EU regulators have blocked the tie-up of exchange operators Deutsche Boerse and NYSE Euronext to stop them taking a stranglehold on the European futures market.
Deutsche Boerse and NYSE Euronext, which unveiled the $7.4-billion (U.S.) plan to create the world’s biggest stock exchange as long ago as February last year, said they would unwind the deal, the sector’s fourth failed tie-up attempt in a year.
The European Commission consulted more than 700 market participants and stakeholders during its assessment and said in a 459-page document on Wednesday that the combined entity would make it hard for new players to compete.
“The merger between Deutsche Boerse and NYSE Euronext would have led to a near-monopoly in European financial derivatives worldwide,” EU Competition Commissioner Joaquin Almunia said in a statement.
“These markets are at the heart of the financial system, and it is crucial for the whole European economy that they remain competitive. We tried to find a solution, but the remedies offered fell far short of resolving the concerns.”
Deutsche Boerse and NYSE Euronext had refused to sell either the German operator’s Eurex derivatives market operator or the U.S. company’s London-based futures exchange Liffe to address such concerns.
Analysts said the regulatory veto might put a temporary brake on the next wave of deals.
“The motivation to do deals is as relevant as ever, with exchanges needing to scale up and seek cost synergies, but the failed deals over the past year will make investors and companies more cautious,” said Richard Perrott, analyst at Berenberg Bank.
“Deutsche Boerse/NYSE Euronext was an unusual deal in that there were obvious competition concerns that wouldn’t exist with most other exchange combinations.”
NYSE Euronext Chief Executive Duncan Niederauer told CNBC he expected bolt-on acquisitions in the next wave of consolidation in the industry rather than mega-deals.
Clearing house LCH.Clearnet, now in takeover talks with the London Stock Exchange, and the London Metal Exchange could be on NYSE Euronext’s radar, said Peter Lenardos, analyst at RBC Capital Markets.
“Deutsche Boerse doesn’t need to do a deal, while I’d suggest it is no coincidence the NYSE Euronext CEO is refusing to comment on LCH and the LME, because these are the types of deals he should now be looking at,” he said.

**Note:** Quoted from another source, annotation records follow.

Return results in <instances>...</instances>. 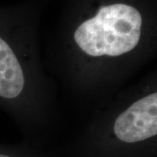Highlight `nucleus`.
I'll return each mask as SVG.
<instances>
[{
	"label": "nucleus",
	"mask_w": 157,
	"mask_h": 157,
	"mask_svg": "<svg viewBox=\"0 0 157 157\" xmlns=\"http://www.w3.org/2000/svg\"><path fill=\"white\" fill-rule=\"evenodd\" d=\"M45 69L76 109L89 115L110 101L124 60L157 23V0H55Z\"/></svg>",
	"instance_id": "1"
},
{
	"label": "nucleus",
	"mask_w": 157,
	"mask_h": 157,
	"mask_svg": "<svg viewBox=\"0 0 157 157\" xmlns=\"http://www.w3.org/2000/svg\"><path fill=\"white\" fill-rule=\"evenodd\" d=\"M48 0L0 6V110L23 140L49 148L60 123L59 92L41 51Z\"/></svg>",
	"instance_id": "2"
},
{
	"label": "nucleus",
	"mask_w": 157,
	"mask_h": 157,
	"mask_svg": "<svg viewBox=\"0 0 157 157\" xmlns=\"http://www.w3.org/2000/svg\"><path fill=\"white\" fill-rule=\"evenodd\" d=\"M0 157H52L50 148L22 140L18 143H0Z\"/></svg>",
	"instance_id": "3"
}]
</instances>
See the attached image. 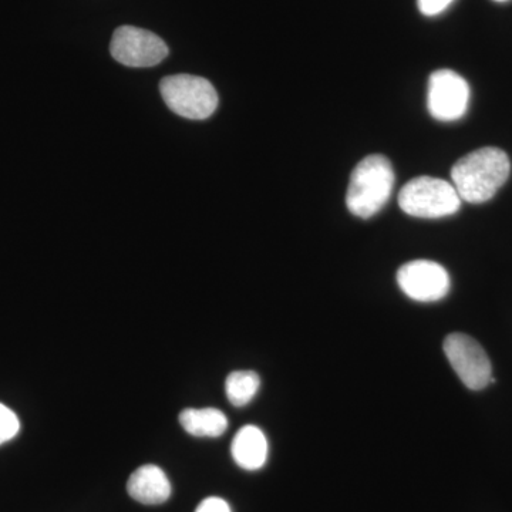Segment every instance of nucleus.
<instances>
[{
	"label": "nucleus",
	"mask_w": 512,
	"mask_h": 512,
	"mask_svg": "<svg viewBox=\"0 0 512 512\" xmlns=\"http://www.w3.org/2000/svg\"><path fill=\"white\" fill-rule=\"evenodd\" d=\"M511 173L510 158L497 147L473 151L454 164L451 180L461 201L483 204L490 201Z\"/></svg>",
	"instance_id": "1"
},
{
	"label": "nucleus",
	"mask_w": 512,
	"mask_h": 512,
	"mask_svg": "<svg viewBox=\"0 0 512 512\" xmlns=\"http://www.w3.org/2000/svg\"><path fill=\"white\" fill-rule=\"evenodd\" d=\"M394 185L392 164L384 156L363 158L353 170L346 205L359 218H372L389 201Z\"/></svg>",
	"instance_id": "2"
},
{
	"label": "nucleus",
	"mask_w": 512,
	"mask_h": 512,
	"mask_svg": "<svg viewBox=\"0 0 512 512\" xmlns=\"http://www.w3.org/2000/svg\"><path fill=\"white\" fill-rule=\"evenodd\" d=\"M456 188L441 178L417 177L409 181L399 194L400 208L410 217L436 218L456 214L461 207Z\"/></svg>",
	"instance_id": "3"
},
{
	"label": "nucleus",
	"mask_w": 512,
	"mask_h": 512,
	"mask_svg": "<svg viewBox=\"0 0 512 512\" xmlns=\"http://www.w3.org/2000/svg\"><path fill=\"white\" fill-rule=\"evenodd\" d=\"M160 92L168 109L184 119H208L218 107L217 90L204 77L191 74L164 77Z\"/></svg>",
	"instance_id": "4"
},
{
	"label": "nucleus",
	"mask_w": 512,
	"mask_h": 512,
	"mask_svg": "<svg viewBox=\"0 0 512 512\" xmlns=\"http://www.w3.org/2000/svg\"><path fill=\"white\" fill-rule=\"evenodd\" d=\"M444 353L464 386L483 390L493 379V367L480 343L464 333H451L444 340Z\"/></svg>",
	"instance_id": "5"
},
{
	"label": "nucleus",
	"mask_w": 512,
	"mask_h": 512,
	"mask_svg": "<svg viewBox=\"0 0 512 512\" xmlns=\"http://www.w3.org/2000/svg\"><path fill=\"white\" fill-rule=\"evenodd\" d=\"M110 53L127 67H153L168 56V46L150 30L121 26L111 39Z\"/></svg>",
	"instance_id": "6"
},
{
	"label": "nucleus",
	"mask_w": 512,
	"mask_h": 512,
	"mask_svg": "<svg viewBox=\"0 0 512 512\" xmlns=\"http://www.w3.org/2000/svg\"><path fill=\"white\" fill-rule=\"evenodd\" d=\"M470 86L453 70L441 69L431 74L427 89V109L439 121H457L467 113Z\"/></svg>",
	"instance_id": "7"
},
{
	"label": "nucleus",
	"mask_w": 512,
	"mask_h": 512,
	"mask_svg": "<svg viewBox=\"0 0 512 512\" xmlns=\"http://www.w3.org/2000/svg\"><path fill=\"white\" fill-rule=\"evenodd\" d=\"M397 284L407 298L416 302L441 301L450 292V275L434 261L417 259L407 262L397 272Z\"/></svg>",
	"instance_id": "8"
},
{
	"label": "nucleus",
	"mask_w": 512,
	"mask_h": 512,
	"mask_svg": "<svg viewBox=\"0 0 512 512\" xmlns=\"http://www.w3.org/2000/svg\"><path fill=\"white\" fill-rule=\"evenodd\" d=\"M127 491L138 503L163 504L171 497V483L160 467L147 464L137 468L128 478Z\"/></svg>",
	"instance_id": "9"
},
{
	"label": "nucleus",
	"mask_w": 512,
	"mask_h": 512,
	"mask_svg": "<svg viewBox=\"0 0 512 512\" xmlns=\"http://www.w3.org/2000/svg\"><path fill=\"white\" fill-rule=\"evenodd\" d=\"M232 458L244 470L254 471L265 466L268 440L256 426H244L235 434L231 446Z\"/></svg>",
	"instance_id": "10"
},
{
	"label": "nucleus",
	"mask_w": 512,
	"mask_h": 512,
	"mask_svg": "<svg viewBox=\"0 0 512 512\" xmlns=\"http://www.w3.org/2000/svg\"><path fill=\"white\" fill-rule=\"evenodd\" d=\"M180 424L194 437H220L228 429V419L221 410L185 409L180 413Z\"/></svg>",
	"instance_id": "11"
},
{
	"label": "nucleus",
	"mask_w": 512,
	"mask_h": 512,
	"mask_svg": "<svg viewBox=\"0 0 512 512\" xmlns=\"http://www.w3.org/2000/svg\"><path fill=\"white\" fill-rule=\"evenodd\" d=\"M261 387L258 373L252 370H237L229 373L225 380V393L229 403L235 407H244L252 402Z\"/></svg>",
	"instance_id": "12"
},
{
	"label": "nucleus",
	"mask_w": 512,
	"mask_h": 512,
	"mask_svg": "<svg viewBox=\"0 0 512 512\" xmlns=\"http://www.w3.org/2000/svg\"><path fill=\"white\" fill-rule=\"evenodd\" d=\"M20 430L19 417L8 406L0 403V446L15 439Z\"/></svg>",
	"instance_id": "13"
},
{
	"label": "nucleus",
	"mask_w": 512,
	"mask_h": 512,
	"mask_svg": "<svg viewBox=\"0 0 512 512\" xmlns=\"http://www.w3.org/2000/svg\"><path fill=\"white\" fill-rule=\"evenodd\" d=\"M454 0H417V6L424 16H437L443 13Z\"/></svg>",
	"instance_id": "14"
},
{
	"label": "nucleus",
	"mask_w": 512,
	"mask_h": 512,
	"mask_svg": "<svg viewBox=\"0 0 512 512\" xmlns=\"http://www.w3.org/2000/svg\"><path fill=\"white\" fill-rule=\"evenodd\" d=\"M195 512H231L227 501L218 497L205 498Z\"/></svg>",
	"instance_id": "15"
},
{
	"label": "nucleus",
	"mask_w": 512,
	"mask_h": 512,
	"mask_svg": "<svg viewBox=\"0 0 512 512\" xmlns=\"http://www.w3.org/2000/svg\"><path fill=\"white\" fill-rule=\"evenodd\" d=\"M494 2H507V0H494Z\"/></svg>",
	"instance_id": "16"
}]
</instances>
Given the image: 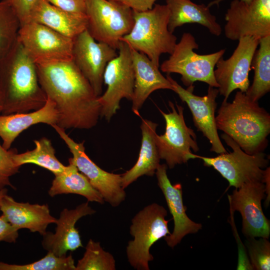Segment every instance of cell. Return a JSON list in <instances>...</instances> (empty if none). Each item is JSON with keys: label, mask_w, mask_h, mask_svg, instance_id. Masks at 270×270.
I'll use <instances>...</instances> for the list:
<instances>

Nasdaq OMX Group Inc Chief Executive Bob Greifeld said large deals are still feasible, but companies would need to take into account the regulator’s technical analysis.
“Now, when you look at this, any time you are trying to complete a merger where the number of competitors is low or the market share is high, your success will hinge on whether you can broaden the definition of the market,” he told a conference call after Nasdaq posted better-than-expected quarterly earnings.
NYSE Euronext said it would return $550-million to shareholders via a share repurchase program and seek to grow its derivatives business.
“We will also take advantage of our financial strength to capture opportunities for growth in derivatives, and through our new initiatives, including technology services, NYSE Liffe US/NYPC and post-trade services,” CEO Niederauer said.
Deutsche Boerse shares were up 0.8 percent in afternoon trade, while German blue-chips were up 2 per cent.
NYSE Euronext shares were also up 0.8 per cent in New York.
U.S. regulators had approved the merger in December last year on condition the exchanges sell a minor asset.
In the past year the sector has seen three other large deals fail.
Nasdaq and IntercontinentalExchange Inc’s bid for NYSE Euronext was rejected by the U.S. Department of Justice, London Stock Exchange’s takeover of TMX Group was rejected by shareholders of the Toronto Stock Exchange operator, and Singapore Exchange Ltd’s bid for Australia’s ASX Ltd. was stopped by the Australian government.